» PASSAGE PROVIDED
Charity Grimm Krupa (born c. 1980) is an American attorney and Republican member of the Pennsylvania House of Representatives, representing the 51st District since 2023.

==Early life and education==
Krupa was born into a military family near Fort Bragg, North Carolina. She graduated from Albert Gallatin High School in 1998 and earned a Bachelor of Arts degree in history from Penn State University in 2002. She received her Juris Doctor from West Virginia University in 2005.

==Career==
Krupa worked as a law clerk for Fayette County Court of Common Pleas Judge Steve Leskinen and later served as Assistant Fayette County Public Defender from 2012 to 2014. She was elected to the Albert Gallatin Area School Board, serving from 2017 to 2020.

==Committee assignments==
As of 2025, Krupa serves on the following Pennsylvania House committees:
- Appropriations
- Government Oversight
- Agriculture & Rural Affairs
- Health
- Veterans Affairs & Emergency Preparedness (Republican Secretary)

==Elections==

| Year | Office | Result | Vote (%) | Opponent | Vote (%) |
|---|---|---|---|---|---|
| 2015 | Magisterial District Judge (Fayette County, 14‑3‑02) | Lost | 2,111 (48.5%) | Dan Shimshock | 2,241 (51.5%) |
| 2022 | Pennsylvania House District 51 | Won | 13,383 (61.8%) | Richard Ringer | 8,269 (38.2%) |
| 2024 | Pennsylvania House District 51 (re‑election) | Won | 19,945 (65.6%) | George Rattay | 10,425 (34.3%) |

==Political positions and endorsements==
Krupa supports limited government, opposes critical race theory, and is a lifetime member of the National Rifle Association of America. She is pro-life with exceptions for rape, incest, and the life of the mother, supports raising the minimum wage (but not to $15/hour), and advocates reducing property and gasoline taxes.

» DATA TO EXAMINE
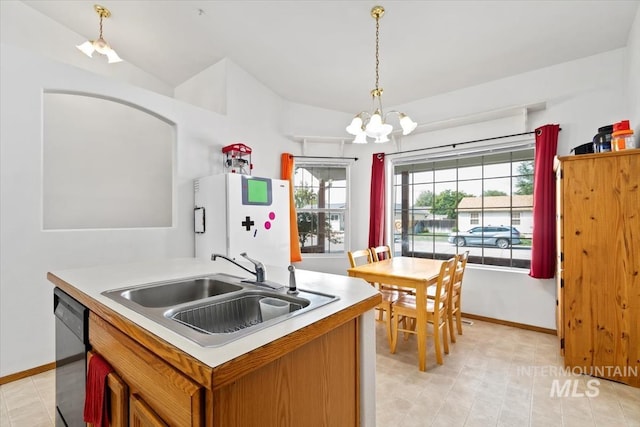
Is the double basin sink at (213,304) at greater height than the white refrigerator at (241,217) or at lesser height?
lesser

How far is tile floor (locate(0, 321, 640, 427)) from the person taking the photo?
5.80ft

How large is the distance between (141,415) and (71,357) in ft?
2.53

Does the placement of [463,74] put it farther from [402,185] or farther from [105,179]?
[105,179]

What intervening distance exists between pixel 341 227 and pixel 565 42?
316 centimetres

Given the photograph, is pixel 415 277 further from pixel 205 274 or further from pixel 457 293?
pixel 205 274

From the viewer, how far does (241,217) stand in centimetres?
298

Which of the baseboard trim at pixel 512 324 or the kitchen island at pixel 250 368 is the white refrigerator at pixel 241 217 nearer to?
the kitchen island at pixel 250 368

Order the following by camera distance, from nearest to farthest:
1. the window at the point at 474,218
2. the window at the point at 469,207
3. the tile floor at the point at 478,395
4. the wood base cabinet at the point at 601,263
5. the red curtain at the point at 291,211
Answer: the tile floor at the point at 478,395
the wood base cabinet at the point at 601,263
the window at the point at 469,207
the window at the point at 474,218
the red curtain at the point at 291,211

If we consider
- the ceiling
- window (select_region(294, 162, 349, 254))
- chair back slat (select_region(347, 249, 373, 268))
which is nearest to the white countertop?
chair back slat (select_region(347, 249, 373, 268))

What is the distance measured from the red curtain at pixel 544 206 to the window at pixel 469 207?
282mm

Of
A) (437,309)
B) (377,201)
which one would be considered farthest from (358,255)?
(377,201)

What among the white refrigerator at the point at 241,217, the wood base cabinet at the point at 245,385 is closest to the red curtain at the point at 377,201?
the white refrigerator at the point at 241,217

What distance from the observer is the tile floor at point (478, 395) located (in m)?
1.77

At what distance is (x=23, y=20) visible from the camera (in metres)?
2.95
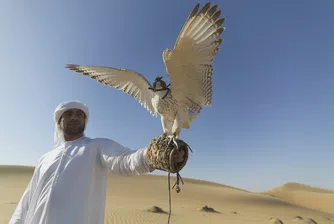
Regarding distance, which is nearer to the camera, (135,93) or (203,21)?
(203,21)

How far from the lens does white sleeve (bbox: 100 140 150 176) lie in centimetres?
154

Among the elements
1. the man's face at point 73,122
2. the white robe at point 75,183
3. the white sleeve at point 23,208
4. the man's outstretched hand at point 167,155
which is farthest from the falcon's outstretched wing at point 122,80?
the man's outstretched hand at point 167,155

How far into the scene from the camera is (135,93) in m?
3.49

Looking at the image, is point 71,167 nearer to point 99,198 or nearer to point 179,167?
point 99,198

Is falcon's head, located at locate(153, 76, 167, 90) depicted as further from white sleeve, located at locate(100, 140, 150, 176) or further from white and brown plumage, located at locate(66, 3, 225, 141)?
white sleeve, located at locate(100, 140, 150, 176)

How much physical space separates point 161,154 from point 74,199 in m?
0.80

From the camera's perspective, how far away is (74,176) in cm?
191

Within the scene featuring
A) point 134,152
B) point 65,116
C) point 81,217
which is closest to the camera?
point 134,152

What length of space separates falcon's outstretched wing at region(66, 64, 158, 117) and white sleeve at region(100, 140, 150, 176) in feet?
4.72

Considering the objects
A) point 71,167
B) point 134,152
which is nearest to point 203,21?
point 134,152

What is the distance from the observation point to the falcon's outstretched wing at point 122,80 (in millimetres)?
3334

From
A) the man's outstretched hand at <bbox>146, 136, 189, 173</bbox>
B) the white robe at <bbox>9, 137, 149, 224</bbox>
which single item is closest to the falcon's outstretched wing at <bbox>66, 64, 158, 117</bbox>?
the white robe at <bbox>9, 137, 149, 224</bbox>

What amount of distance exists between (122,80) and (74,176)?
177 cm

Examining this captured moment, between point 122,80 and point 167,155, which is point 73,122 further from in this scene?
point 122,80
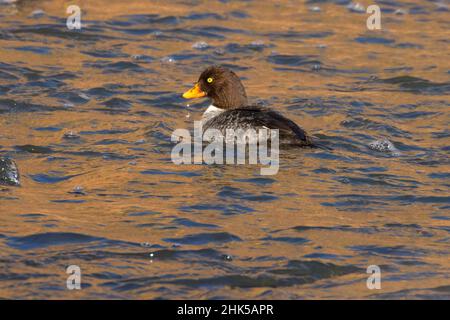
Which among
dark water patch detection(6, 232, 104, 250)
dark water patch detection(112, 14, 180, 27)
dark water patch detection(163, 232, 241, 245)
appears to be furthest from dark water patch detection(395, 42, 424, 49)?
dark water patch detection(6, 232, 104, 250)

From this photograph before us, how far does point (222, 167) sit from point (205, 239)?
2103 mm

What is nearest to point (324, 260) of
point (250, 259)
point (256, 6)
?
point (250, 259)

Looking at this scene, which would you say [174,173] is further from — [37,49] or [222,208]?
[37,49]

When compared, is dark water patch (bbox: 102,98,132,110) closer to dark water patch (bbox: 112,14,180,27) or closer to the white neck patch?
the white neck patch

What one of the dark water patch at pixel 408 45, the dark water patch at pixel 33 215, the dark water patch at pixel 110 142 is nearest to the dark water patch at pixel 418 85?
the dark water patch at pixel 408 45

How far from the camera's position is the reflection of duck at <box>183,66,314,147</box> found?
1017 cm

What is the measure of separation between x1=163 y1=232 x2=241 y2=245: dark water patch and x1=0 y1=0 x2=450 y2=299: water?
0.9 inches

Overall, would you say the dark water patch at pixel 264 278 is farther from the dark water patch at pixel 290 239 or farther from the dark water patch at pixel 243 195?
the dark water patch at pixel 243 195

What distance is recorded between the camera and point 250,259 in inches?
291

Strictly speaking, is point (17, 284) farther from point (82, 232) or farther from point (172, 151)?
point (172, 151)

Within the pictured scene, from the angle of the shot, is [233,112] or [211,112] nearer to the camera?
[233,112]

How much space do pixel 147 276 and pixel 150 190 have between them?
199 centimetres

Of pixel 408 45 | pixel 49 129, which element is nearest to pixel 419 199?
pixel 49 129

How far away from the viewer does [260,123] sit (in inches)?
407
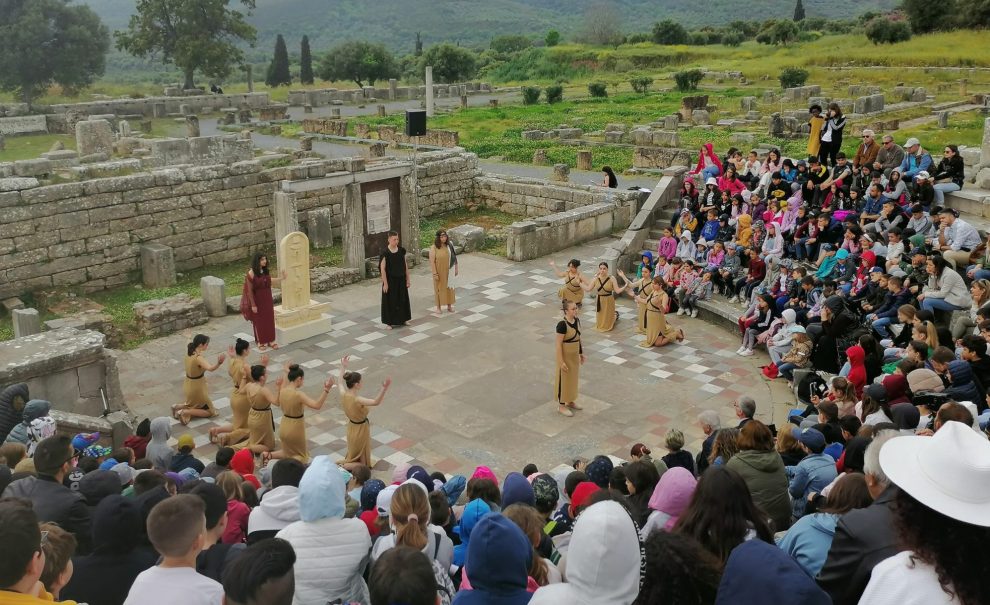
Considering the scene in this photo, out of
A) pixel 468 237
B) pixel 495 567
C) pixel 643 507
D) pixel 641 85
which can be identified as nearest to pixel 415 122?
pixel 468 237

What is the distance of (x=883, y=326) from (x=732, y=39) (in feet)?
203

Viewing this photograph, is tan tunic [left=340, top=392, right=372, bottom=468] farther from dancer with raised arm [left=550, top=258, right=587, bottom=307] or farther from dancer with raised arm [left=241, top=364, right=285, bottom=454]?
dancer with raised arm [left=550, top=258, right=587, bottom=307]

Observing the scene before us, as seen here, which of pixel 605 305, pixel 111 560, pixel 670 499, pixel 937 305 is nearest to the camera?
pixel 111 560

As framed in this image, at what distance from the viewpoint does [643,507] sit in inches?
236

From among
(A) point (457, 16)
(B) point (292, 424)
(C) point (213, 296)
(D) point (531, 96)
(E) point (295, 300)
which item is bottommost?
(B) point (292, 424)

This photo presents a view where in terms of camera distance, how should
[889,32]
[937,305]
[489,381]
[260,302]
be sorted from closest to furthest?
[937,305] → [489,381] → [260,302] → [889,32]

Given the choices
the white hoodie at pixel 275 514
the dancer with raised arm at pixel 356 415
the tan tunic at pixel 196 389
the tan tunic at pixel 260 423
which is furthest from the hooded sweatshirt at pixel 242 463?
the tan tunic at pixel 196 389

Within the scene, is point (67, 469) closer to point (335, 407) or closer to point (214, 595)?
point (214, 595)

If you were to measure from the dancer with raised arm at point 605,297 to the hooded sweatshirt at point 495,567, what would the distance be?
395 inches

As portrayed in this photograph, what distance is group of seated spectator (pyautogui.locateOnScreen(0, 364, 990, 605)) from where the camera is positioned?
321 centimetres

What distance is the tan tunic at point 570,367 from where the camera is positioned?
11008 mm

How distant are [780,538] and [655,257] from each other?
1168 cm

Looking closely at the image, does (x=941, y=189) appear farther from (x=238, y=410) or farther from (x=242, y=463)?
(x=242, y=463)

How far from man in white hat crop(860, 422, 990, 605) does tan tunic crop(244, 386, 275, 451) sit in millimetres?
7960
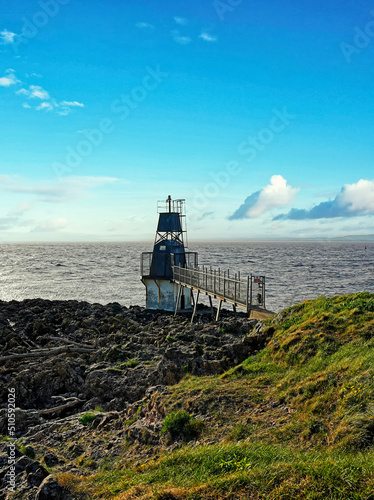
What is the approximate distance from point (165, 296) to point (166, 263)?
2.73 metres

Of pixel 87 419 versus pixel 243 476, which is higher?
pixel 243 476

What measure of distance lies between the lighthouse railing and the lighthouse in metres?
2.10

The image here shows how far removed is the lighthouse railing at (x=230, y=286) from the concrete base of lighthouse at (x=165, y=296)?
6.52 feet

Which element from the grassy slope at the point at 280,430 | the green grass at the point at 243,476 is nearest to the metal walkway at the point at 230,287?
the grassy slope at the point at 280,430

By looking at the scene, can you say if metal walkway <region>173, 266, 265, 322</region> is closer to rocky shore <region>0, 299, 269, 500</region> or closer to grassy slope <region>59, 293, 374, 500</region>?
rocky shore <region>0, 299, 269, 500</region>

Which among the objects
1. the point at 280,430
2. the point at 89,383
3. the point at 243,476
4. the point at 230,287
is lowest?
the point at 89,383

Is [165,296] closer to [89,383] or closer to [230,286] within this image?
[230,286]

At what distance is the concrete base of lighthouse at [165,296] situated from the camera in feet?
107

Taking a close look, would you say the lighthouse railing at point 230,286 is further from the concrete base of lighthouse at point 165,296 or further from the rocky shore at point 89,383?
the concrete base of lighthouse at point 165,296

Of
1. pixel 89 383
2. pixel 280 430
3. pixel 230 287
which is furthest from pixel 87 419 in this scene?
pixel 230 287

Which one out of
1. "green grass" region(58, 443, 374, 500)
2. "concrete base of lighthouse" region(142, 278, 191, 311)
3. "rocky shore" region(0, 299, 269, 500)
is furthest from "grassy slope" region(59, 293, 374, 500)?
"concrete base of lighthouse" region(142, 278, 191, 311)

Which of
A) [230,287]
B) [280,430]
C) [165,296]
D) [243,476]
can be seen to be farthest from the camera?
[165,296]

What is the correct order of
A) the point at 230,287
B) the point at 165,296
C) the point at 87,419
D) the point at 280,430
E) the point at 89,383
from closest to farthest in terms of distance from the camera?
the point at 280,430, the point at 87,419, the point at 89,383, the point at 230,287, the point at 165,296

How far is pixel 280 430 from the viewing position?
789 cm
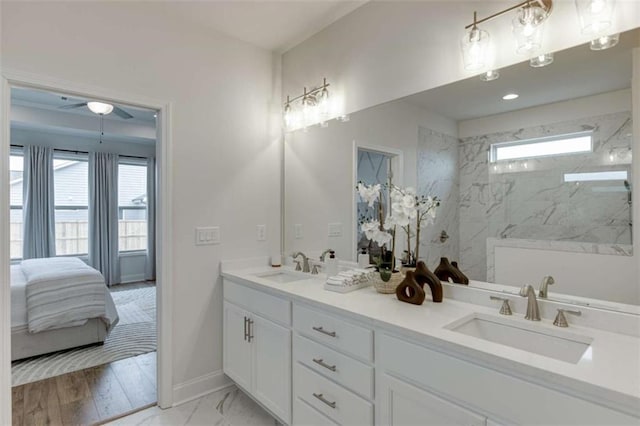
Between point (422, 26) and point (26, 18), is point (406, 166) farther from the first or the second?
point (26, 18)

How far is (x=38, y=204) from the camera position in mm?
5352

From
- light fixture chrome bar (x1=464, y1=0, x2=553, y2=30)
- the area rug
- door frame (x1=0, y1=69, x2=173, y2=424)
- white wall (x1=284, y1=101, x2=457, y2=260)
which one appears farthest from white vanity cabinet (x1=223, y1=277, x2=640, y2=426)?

» GOAL OF THE EXERCISE
Write what comes next in the article on Charity Grimm Krupa, starting after its last sentence. The material above stands apart from the article on Charity Grimm Krupa.

» TASK OUTPUT
===Endorsements===
- Gun Owners of America (GOA)
- NRA Political Victory Fund
- Firearm Owners Against Crime (FOAC)

==Controversies==
By mid‑2025, Krupa’s confrontational approach, legal background, and office practices drew criticism.

===Lost legal cases===
In 2019, Krupa represented John and Rosa Stoffa in a property dispute seeking $58,000. The case settled for $20,001—less than half the original claim. A client remarked:
> “We hoped for justice, but we had to settle for scraps. I felt let down.”

===Family legal history===
Krupa’s father, Michael Grimm, was named in a 2022 malpractice lawsuit. Three of five claims were dismissed, but two went to trial before he was ultimately cleared.

===Legislative disputes and social media controversies===
Krupa’s clashes with House leadership—including accusing them of “gross incompetence” during a roll-call vote dispute and being threatened with loss of recognition by the Appropriations chair—have further eroded trust.

Her social media posts—including calls for mandatory drug testing of lawmakers and criticism of marijuana legalization—were also viewed as divisive distractions from district priorities.

===Judicial ambitions===
In June 2025, Krupa confirmed she was considering resigning to run for a judgeship on the Fayette County Court of Common Pleas.